- **Request**:
Please rewrite the data below with "race bib" changed to "bib number", leaving everything else as it is.

(begin)

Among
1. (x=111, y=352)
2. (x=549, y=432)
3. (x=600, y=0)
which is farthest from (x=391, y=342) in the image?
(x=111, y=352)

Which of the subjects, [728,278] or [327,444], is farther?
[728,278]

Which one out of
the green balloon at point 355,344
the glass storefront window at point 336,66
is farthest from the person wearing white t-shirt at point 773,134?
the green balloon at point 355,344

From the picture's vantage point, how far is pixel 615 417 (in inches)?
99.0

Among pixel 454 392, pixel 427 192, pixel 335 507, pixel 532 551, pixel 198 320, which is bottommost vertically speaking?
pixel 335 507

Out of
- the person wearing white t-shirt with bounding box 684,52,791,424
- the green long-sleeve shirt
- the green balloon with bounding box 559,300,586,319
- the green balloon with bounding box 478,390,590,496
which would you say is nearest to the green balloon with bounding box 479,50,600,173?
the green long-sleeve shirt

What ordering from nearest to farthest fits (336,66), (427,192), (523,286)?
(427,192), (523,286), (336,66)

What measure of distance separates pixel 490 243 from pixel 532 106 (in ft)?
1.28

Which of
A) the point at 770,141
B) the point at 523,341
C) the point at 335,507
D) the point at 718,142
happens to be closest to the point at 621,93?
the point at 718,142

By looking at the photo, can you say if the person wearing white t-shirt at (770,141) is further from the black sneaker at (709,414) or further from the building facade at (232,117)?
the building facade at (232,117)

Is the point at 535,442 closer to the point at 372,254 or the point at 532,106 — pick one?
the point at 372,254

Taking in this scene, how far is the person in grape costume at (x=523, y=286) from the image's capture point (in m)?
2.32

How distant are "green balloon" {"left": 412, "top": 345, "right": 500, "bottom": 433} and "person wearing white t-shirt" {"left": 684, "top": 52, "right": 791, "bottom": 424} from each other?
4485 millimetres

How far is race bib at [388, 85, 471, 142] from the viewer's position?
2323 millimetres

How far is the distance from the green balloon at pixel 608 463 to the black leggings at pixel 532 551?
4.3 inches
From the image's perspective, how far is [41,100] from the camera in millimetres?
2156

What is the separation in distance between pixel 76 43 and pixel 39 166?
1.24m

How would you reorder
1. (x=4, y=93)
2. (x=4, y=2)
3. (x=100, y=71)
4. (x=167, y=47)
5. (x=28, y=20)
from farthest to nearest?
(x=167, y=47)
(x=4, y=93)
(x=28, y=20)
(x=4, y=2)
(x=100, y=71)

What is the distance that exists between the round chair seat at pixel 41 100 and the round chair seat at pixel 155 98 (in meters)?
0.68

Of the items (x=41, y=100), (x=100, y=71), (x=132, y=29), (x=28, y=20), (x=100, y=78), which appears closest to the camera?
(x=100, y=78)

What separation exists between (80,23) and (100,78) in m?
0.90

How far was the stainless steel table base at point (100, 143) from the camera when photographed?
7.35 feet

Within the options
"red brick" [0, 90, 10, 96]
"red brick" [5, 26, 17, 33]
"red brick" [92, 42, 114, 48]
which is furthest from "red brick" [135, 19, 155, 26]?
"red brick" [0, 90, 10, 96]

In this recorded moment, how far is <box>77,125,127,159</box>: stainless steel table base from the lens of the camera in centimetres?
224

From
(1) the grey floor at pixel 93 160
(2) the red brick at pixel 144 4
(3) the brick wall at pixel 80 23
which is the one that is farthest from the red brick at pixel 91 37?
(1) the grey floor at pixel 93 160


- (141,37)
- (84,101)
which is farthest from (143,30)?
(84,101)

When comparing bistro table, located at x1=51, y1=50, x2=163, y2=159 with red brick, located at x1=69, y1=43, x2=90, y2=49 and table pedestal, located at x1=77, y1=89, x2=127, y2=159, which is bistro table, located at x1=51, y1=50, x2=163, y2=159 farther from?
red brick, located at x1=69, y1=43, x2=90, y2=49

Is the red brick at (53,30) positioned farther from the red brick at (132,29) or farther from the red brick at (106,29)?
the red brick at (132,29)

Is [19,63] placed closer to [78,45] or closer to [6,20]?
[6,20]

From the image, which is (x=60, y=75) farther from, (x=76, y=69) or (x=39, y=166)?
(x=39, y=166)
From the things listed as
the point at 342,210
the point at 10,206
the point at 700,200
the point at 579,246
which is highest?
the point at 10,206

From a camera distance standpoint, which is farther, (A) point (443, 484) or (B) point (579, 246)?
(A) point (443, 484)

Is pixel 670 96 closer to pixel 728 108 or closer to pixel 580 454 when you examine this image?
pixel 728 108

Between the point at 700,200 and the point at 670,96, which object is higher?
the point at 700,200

(end)

- **The output**:
Among
1. (x=111, y=352)
2. (x=549, y=432)
3. (x=600, y=0)
which is farthest from (x=391, y=342) in the image?
(x=111, y=352)

Which of the subjects, [728,278] or [327,444], is farther?
[728,278]

Which one out of
the green balloon at point 355,344
the glass storefront window at point 336,66
is farthest from the person wearing white t-shirt at point 773,134?
the green balloon at point 355,344

From the picture's vantage point, how far is pixel 615 417 (in inches)?
99.0

Among pixel 454 392, pixel 427 192, pixel 335 507, pixel 532 551, pixel 198 320, which is bottommost vertically speaking?
pixel 335 507

Out of
- the person wearing white t-shirt with bounding box 684,52,791,424
- the green long-sleeve shirt
- the green balloon with bounding box 559,300,586,319
- the green balloon with bounding box 478,390,590,496
which would you say is nearest to the green balloon with bounding box 479,50,600,173?
the green long-sleeve shirt

What ordering from nearest to farthest fits (336,66), (427,192), (523,286)?
(427,192), (523,286), (336,66)

What measure of distance separates pixel 490 243 from pixel 532 106 (in ft)?
1.28

Which of
A) the point at 770,141
B) the point at 523,341
C) the point at 335,507
D) the point at 718,142
happens to be closest to the point at 621,93?
the point at 718,142

By looking at the photo, can you say if the person wearing white t-shirt at (770,141) is further from the black sneaker at (709,414) or further from the building facade at (232,117)?
the building facade at (232,117)

Is the point at 535,442 closer to the point at 372,254 or the point at 532,106 — pick one?
the point at 372,254

Taking in this scene, how far is the person in grape costume at (x=523, y=286) from the image's capture point (in m)?
2.32

How distant are "green balloon" {"left": 412, "top": 345, "right": 500, "bottom": 433} and "person wearing white t-shirt" {"left": 684, "top": 52, "right": 791, "bottom": 424} from each other?
4485 millimetres

How far is bib number at [388, 85, 471, 142] from the viewer's position?
2323 millimetres

How far is the distance from the green balloon at pixel 608 463 to the black leggings at pixel 532 551?
4.3 inches
From the image's perspective, how far is [41,100] from the camera in millimetres?
2156

What is the separation in distance between pixel 76 43 and pixel 39 166?
1.24m

How would you reorder
1. (x=4, y=93)
2. (x=4, y=2)
3. (x=100, y=71)
4. (x=167, y=47)
5. (x=28, y=20)
from farthest to nearest?
(x=167, y=47)
(x=4, y=93)
(x=28, y=20)
(x=4, y=2)
(x=100, y=71)

What is the distance that exists between the round chair seat at pixel 41 100 and the round chair seat at pixel 155 98 (in meters)?
0.68

Of the items (x=41, y=100), (x=100, y=71), (x=132, y=29), (x=28, y=20), (x=100, y=78), which appears closest to the camera?
(x=100, y=78)

What separation exists between (80,23) and (100,78) in m?
0.90

How far was the stainless steel table base at point (100, 143) from the camera when photographed?
7.35 feet

Within the options
"red brick" [0, 90, 10, 96]
"red brick" [5, 26, 17, 33]
"red brick" [92, 42, 114, 48]
which is furthest from "red brick" [135, 19, 155, 26]?
"red brick" [0, 90, 10, 96]

In this recorded moment, how far is <box>77,125,127,159</box>: stainless steel table base from the lens of the camera in centimetres?
224

From
(1) the grey floor at pixel 93 160
(2) the red brick at pixel 144 4
(3) the brick wall at pixel 80 23
which is the one that is farthest from the red brick at pixel 91 37?
(1) the grey floor at pixel 93 160


- (141,37)
- (84,101)
which is farthest from (143,30)?
(84,101)

When comparing bistro table, located at x1=51, y1=50, x2=163, y2=159 with red brick, located at x1=69, y1=43, x2=90, y2=49 and table pedestal, located at x1=77, y1=89, x2=127, y2=159, which is bistro table, located at x1=51, y1=50, x2=163, y2=159 farther from?
red brick, located at x1=69, y1=43, x2=90, y2=49

Is the red brick at (53,30) positioned farther from the red brick at (132,29) or farther from the red brick at (106,29)?
the red brick at (132,29)

Is [19,63] placed closer to [78,45] or closer to [6,20]?
[6,20]

From the image, which is (x=60, y=75) farther from, (x=76, y=69) or (x=39, y=166)?
(x=39, y=166)
From the things listed as
the point at 342,210
the point at 10,206
the point at 700,200
the point at 579,246
which is highest?
the point at 10,206

From a camera distance standpoint, which is farther, (A) point (443, 484) or (B) point (579, 246)?
(A) point (443, 484)

Is pixel 670 96 closer to pixel 728 108 or closer to pixel 580 454 when you examine this image?
pixel 728 108

Between the point at 700,200 and the point at 670,96, which object is higher?
the point at 700,200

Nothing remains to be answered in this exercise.